Synopsis: The FTSE 100 has at last reached a new high after more than 15 years. It sounds a long wait, but investors have not done as badly as some press coverage suggests.

Just before the end of the last millennium, on 30 December 1999, the FTSE 100 (Footsie) closed a shortened day’s trading at 6,930.2. Thoughts were more on partying at the time and the new high for the index went largely unnoticed. Most of the month had been spent in new high territory, driven by the technology boom.

With the new millennium, the index began to fall, finally reaching a bottom of 3,287 on 12 March 2003 as the Second Gulf War got underway. It took until 24 February 2015 for the Footsie to break through its 1999 high, although it had been threatening to do so on and off since May 2013.

The fact that more than 15 years has elapsed between peaks has prompted more than a few uninformed comments about what a poor investment UK equities have been in the 21st century. There are a variety of points worth noting when such comments are made:

  • The FTSE 100 index measures capital values, not total investment returns. If allowance is made for reinvested dividends the end-1999 investor in the index would now be showing an overall return of just above 67%. And remember, all those dividends would have been paid net of basic rate tax. Expressed as an annual overall return, the millennial investor would have achieved 3.4%.
  • Inflation between December 1999 and January 2015 (the latest data available) averaged 2.8% based on the RPI basis and 2.1% if the CPI is the yardstick. On either inflation measure, the Footsie with reinvested dividends produced a real return.
  • According to the latest Barclays Capital Equity Gilt Study, the average annual return from building society investment since the end of 1999 would be 1.9%, allowing for basic rate tax on interest. Barclays’ data show that gross annual interest rates have been 0.25% or less since 2009, which is what brings down the 15 year return to a sub-inflation level.
  • If you look at dividends in isolation, then the yield on the FTSE 100 has risen from 2.04% at the end of 1999 to 3.40% now. That is a 67% increase, which given the index value is virtually the same, equates to a 67% rise in income, once more bettering inflation.

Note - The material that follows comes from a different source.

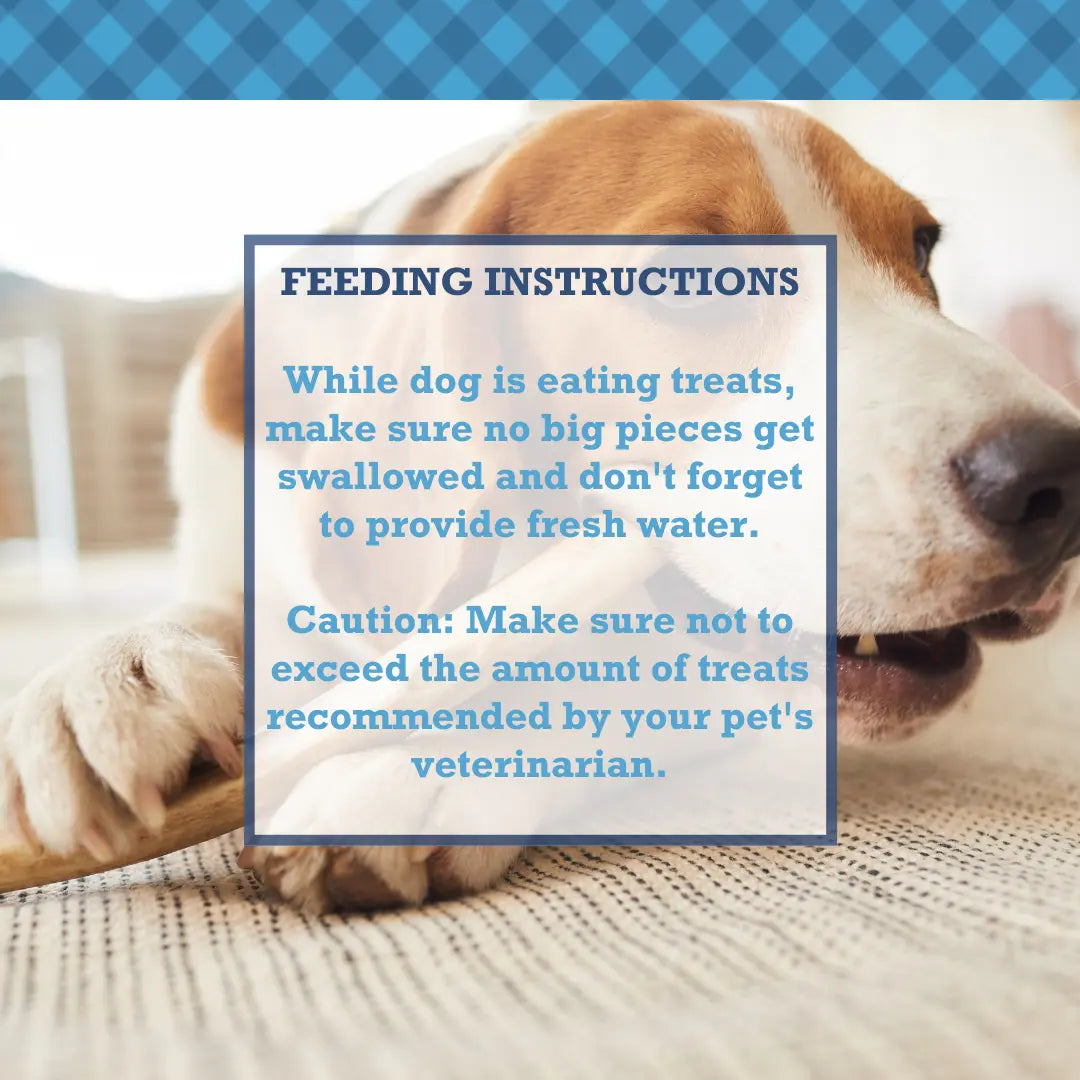 FEEDING INSTRUCTIONS

While dog is eating treats, make sure no big pieces get swallowed and don't forget to provide fresh water.

Caution: Make sure not to exceed the amount of treats recommended by your pet's veterinarian.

Again using Barclays’ figures, net interest from a building society account has fallen from 4.29% in calendar 2000 to 0.20% in calendar 2014.
  • The FTSE 100 may be the most commonly quoted of the UK stock market indices, but it is not the professional’s choice as it only covers the 100 largest listed companies – about 80% of the market. The professional’s index, the FTSE Actuaries All-Share Index, currently covers 640 companies, most of which are more UK-oriented than the Footsie’s constituents. The All-Share broke through its end-1999 peak in 2007 and its total return in this millennium (with dividends reinvested) is just shy of 90% – equivalent to 4.3% a year.

COMMENT

The performance of the Footsie is another example of the importance of reinvesting dividend income, rather than ignoring it.